Here’s Everything That Happened on the Day the Dinos Died
Earlier this year, a team of scientists said there was evidence that the impactor that wiped out most of the dinosaurs also enabled the evolution of modern rainforests on earth. But while this is a pleasant silver lining, it was a terrible nightmare scenario when the impactor - which may have been a comet or an asteroid, hence the name "Chicxulub Impactor" - hit Earth. Especially, as Kurzgesagt in the video below shows, during the first 24 hours after impact.
In short, recently posted an overview on YouTube of what happened on The Day The Dinosaurs Died. For those unfamiliar with Kurzgesagt, the channel is famous for moderately in-depth explanations on philosophical and scientific topics. For example, the channel previously theorized what would happen if humanity were to attack the moon with atomic bombs.
In this video, Kurzgesagt looks at the first 24 hours after the Chicxulub impactor hit Earth about 66 million years ago. And the gnarled chain reaction that then had a negative effect on the whole earth.
An illustration of how large the Chicxulub impactor was compared to known objects.
In a nutshell, the 10.2 mile diameter impactor would have unleashed the energy equivalent of billions of atomic bombs upon contact.
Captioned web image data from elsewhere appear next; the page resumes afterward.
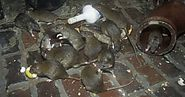 Get The Solution Of Roof Rats in Attic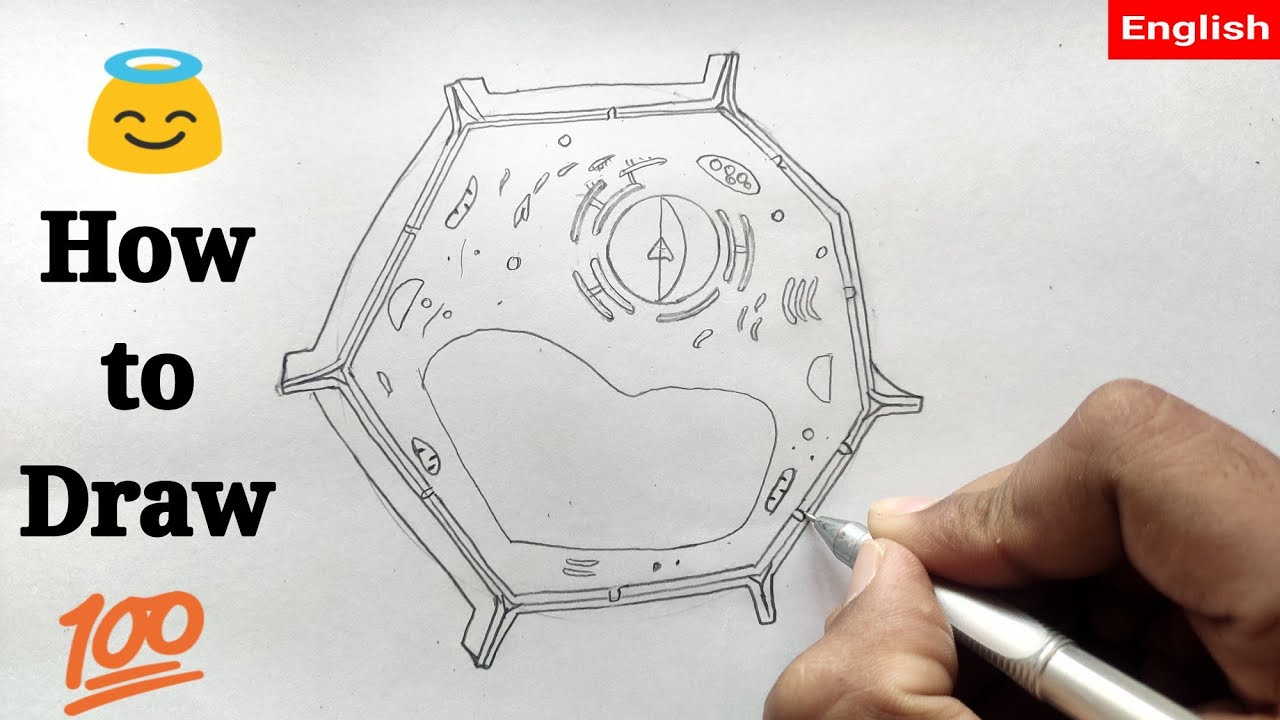 How to draw Plant cell ! @Fine Arts Guruji - YouTube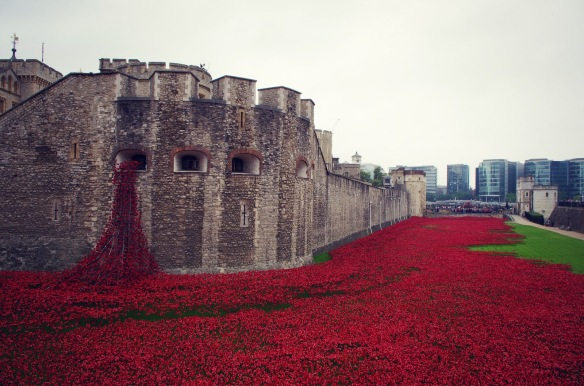 poppy installation London Tower 1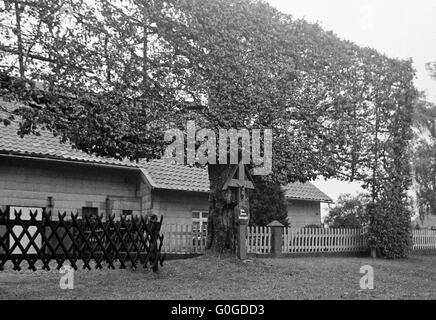Seventies, black and white photo, windbreak hedge, wayside cross at a tree, D-Monschau, Rur, Rureifel, High Fens - Stock Photo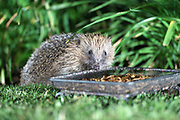 A hedgehog helps itself to mealworms left out in the garden for birds on Wednesday 20 June 2018.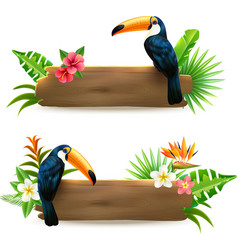 Toucan 2 Tropical Rainforest Banners vector image vector image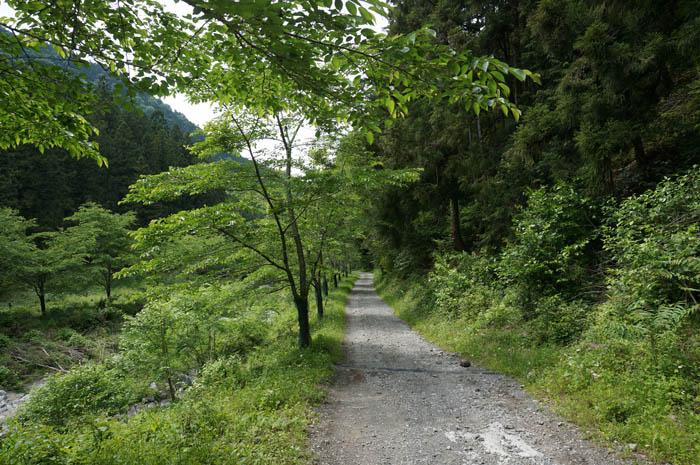 武甲山浦山口林道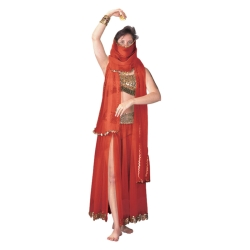 Harem Dancer Deluxe Adult Costume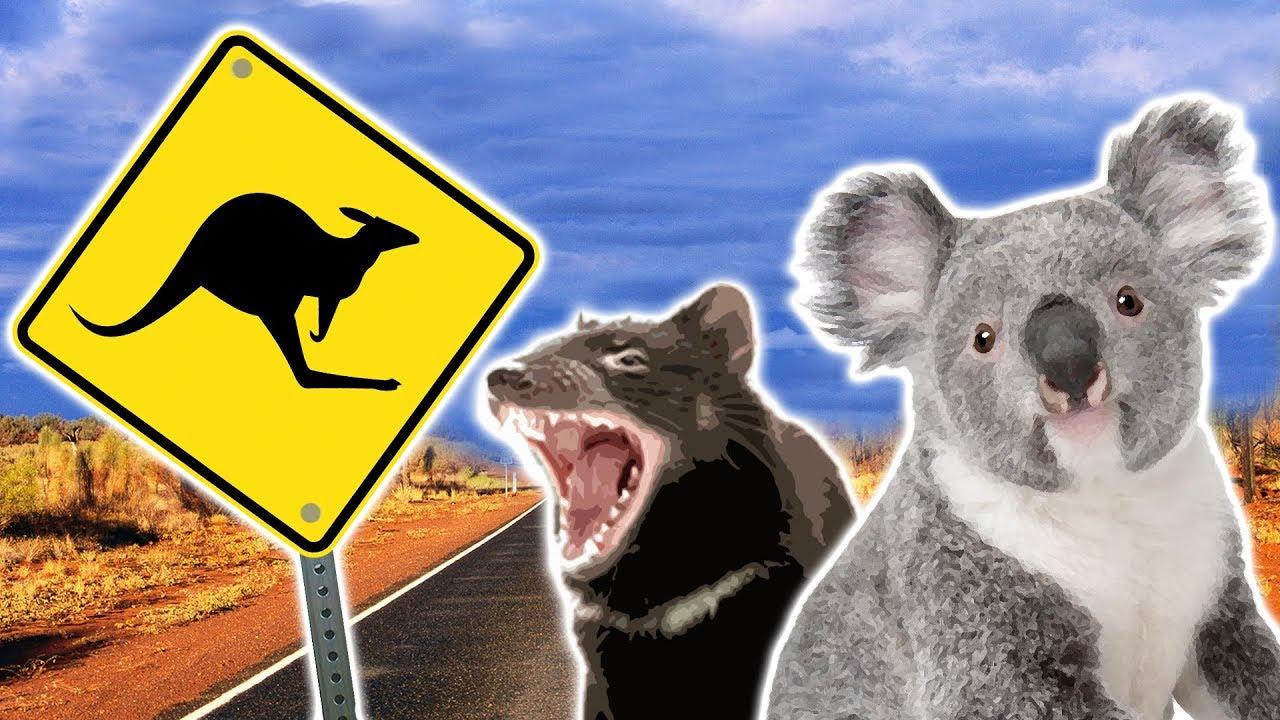 Australian Animals   Animals for Kids   Weird Wild Animals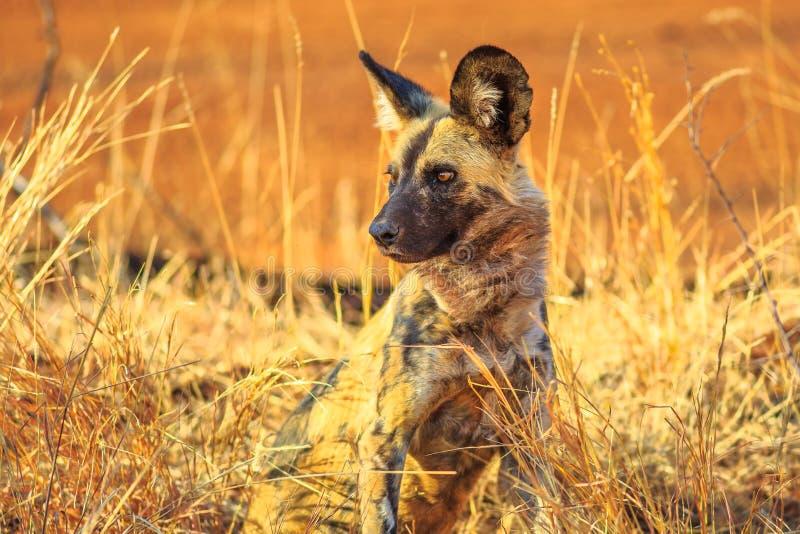 Mała Łaciasta hiena zdjęcia royalty free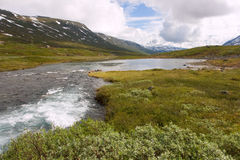Norwegian landscape. Norwegian summer landscape with a mountain on background and mountain river Stock Photography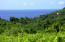 325 Localidad de Litibu, FAFEGA LOT 6, Riviera Nayarit, NA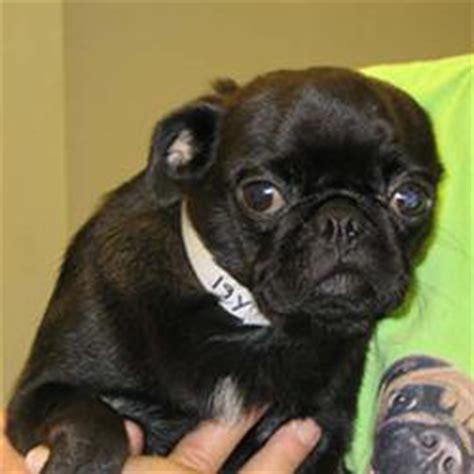 pug rescues in ohio ohio pug rescue inc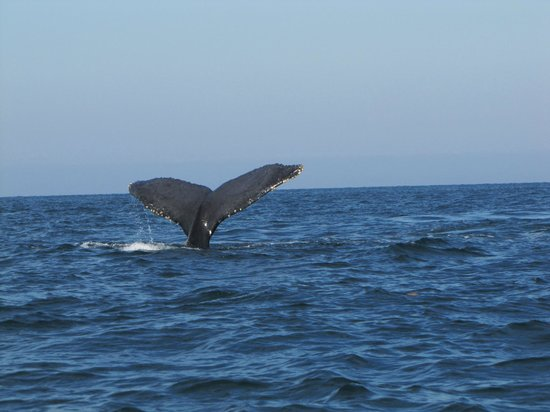 one of the many humback whales we saw heading down picture of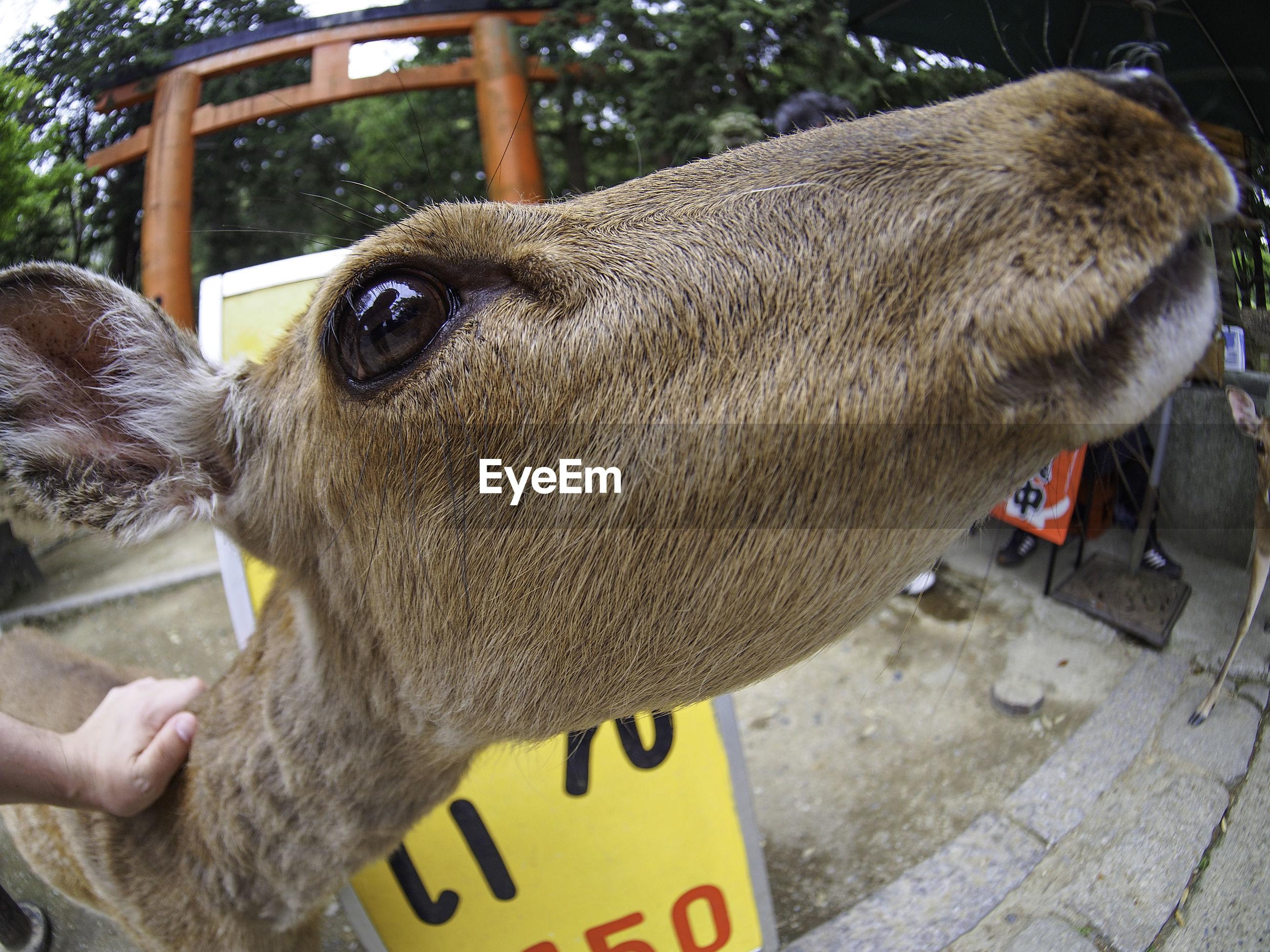 Fish-eye lens view of deer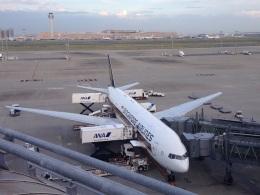 AIR JAPONさんが、羽田空港で撮影したシンガポール航空 777-212/ERの航空フォト(飛行機 写真・画像)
The energy would then have transformed the rock below into a “seething plasma” that is hotter than the surface of the sun. According to the canal, the thermal radiation from the first explosion would have immediately destroyed everything within a radius of 930 miles around the point of impact.
In the hours that followed, tsunamis 3,000 feet high would have spread in all directions from the point of impact; Submerge coastlines all over the world. The mass ejected from the impact - up to 60 times that of the impactor itself - would also have shot into orbit around the earth. An event that would have heated the earth's atmosphere to oven-like temperatures for minutes or even hours.
An illustration of dinosaurs who died during the Chicxulub impactor event 66 million years ago.
As the day drew to a close, Kurz stated noted, many of the dinosaurs on Earth were already dead. But things would only get worse from there for many years after that. For the most part from the cloud of material around the earth that would block the sun. And then destroy most of the plants on land and in the sea. Again, the effects could ultimately have led to rainforests as we know them. So in the end it got pretty lush?